Hi from Perth
Hi my name is Tracy, and today have been told by my GP that I have a high level in a blood test that could be a sign of lupus. I had been complaining of aching knees, elbows, and shins for a few months, but put it down to heavy work I had been doing at home (and age LOL). My family has a history of arthritis so to be sure he did testing for those, but all of that showed negative. But some ANTI-DNA (FEIA) level was high apparently, so now I am referred to a specialist.
I've been doing some Dr Google, as we all do, but am getting more and more confused by what I am finding LOL...... I do remember complaining about sore knees a few years ago as well, and was sent off for xrays which showed nothing. I'm not really sure what else to 'look back on' for further possible symptoms that may have been there but I have never connected as I'd never even thought about Lupus...........
hi tracy, and welcome.
there are quite a few other Australians on here.
and a few from perth also.
so you are not alone in this.
I presume the specialist you are referring to is a rheumatologist.
they are the normal profession to help us.
but finding a caring one is not always as easy as it sounds.
please keep us informed on your progress.
and welcome to your new cyber family.
Thanks for your reply, I see you aren't too far from me - I'm in Baldivis. Yes specialist is rheumatologist - someone in Midland, but my GP has high regards for him. I'm kinda a bit confused by all the information I've read so far.....

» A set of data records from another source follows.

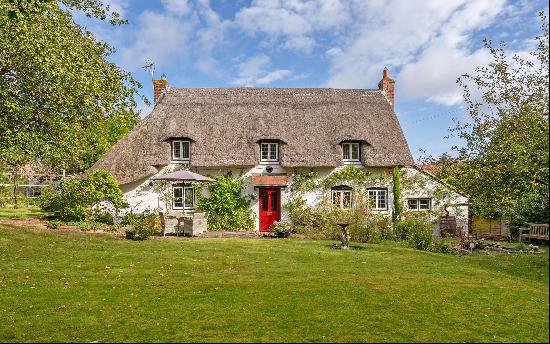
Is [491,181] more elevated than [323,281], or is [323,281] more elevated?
[491,181]

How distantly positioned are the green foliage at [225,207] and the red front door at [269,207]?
2.75 ft

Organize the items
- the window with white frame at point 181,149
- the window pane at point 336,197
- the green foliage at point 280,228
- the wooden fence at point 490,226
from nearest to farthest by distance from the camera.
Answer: the green foliage at point 280,228
the window pane at point 336,197
the window with white frame at point 181,149
the wooden fence at point 490,226

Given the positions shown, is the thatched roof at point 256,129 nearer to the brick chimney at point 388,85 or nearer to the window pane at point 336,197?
the brick chimney at point 388,85

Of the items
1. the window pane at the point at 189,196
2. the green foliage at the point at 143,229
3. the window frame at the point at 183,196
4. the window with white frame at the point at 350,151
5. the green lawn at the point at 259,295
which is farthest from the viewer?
the window with white frame at the point at 350,151

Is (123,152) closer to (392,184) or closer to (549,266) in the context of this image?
(392,184)

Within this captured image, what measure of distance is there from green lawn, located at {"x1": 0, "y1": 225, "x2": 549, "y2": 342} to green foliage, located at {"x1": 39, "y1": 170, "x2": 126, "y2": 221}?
6.23m

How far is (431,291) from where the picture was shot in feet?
33.7

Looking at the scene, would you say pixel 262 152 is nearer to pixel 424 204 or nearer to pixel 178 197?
pixel 178 197

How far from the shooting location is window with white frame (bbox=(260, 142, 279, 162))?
25922 mm

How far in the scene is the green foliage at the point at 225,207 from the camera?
24.5 metres

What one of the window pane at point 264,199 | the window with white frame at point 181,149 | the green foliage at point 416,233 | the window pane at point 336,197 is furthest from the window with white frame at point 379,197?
the window with white frame at point 181,149

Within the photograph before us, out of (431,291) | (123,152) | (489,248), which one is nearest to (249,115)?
(123,152)

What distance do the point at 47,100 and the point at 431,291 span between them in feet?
49.2

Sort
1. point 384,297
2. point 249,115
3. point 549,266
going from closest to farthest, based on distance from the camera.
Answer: point 549,266 < point 384,297 < point 249,115
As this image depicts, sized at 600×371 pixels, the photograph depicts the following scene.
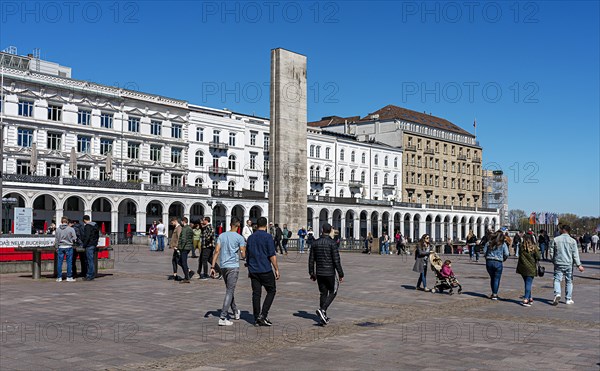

ask away, see what we can help with :)
Welcome to our family. I completely understand how, being newly diagnosed, all of this can seem confusing to you. You must remember that Lupus is a disease that affects each of us differently. So, it is difficult to pin anything down with this disease. Also, our treatment depends upon how the disease has affected us. Also, our lab tests can say one thing at one testing and then say something completely different at another testing.
Many of us have been able to look back on our youth and early adulthood and discover that the symptoms we were suffering from during those times in our lives could probably be attributed to Lupus. While doing so is often a revelation to us, it is not as important as concentrating on the symptoms that we are displaying now; what (if anything) affects those symptoms, what treatment options are best for us, and what lifestyle changes we may need to make in order to manage our illness.
You are very lucky to have a doctor who recognizes the symptoms of Lupus and who has readily referred you to a rheumatologist. Your Rheumatologist will most likely run a battery of tests also. Testing for Lupus is actually a process of elimination and may take some time before you get a definitive diagnoses. Please know that this is a difficult disease to diagnose as the disease changes and it mimics so many other diseases. So, do not get frustrated if you do not receive a diagnosis quickly. What is much more important is that your doctor treat your symptoms while you are in the diagnostic process. In this way, you can get some relief from those symptoms and manage your symptoms in order to maintain a reasonable state of health.
Please let us know how your appointment goes, how you are doing, and what treatments you and your doctor decide on. I wish you the very best.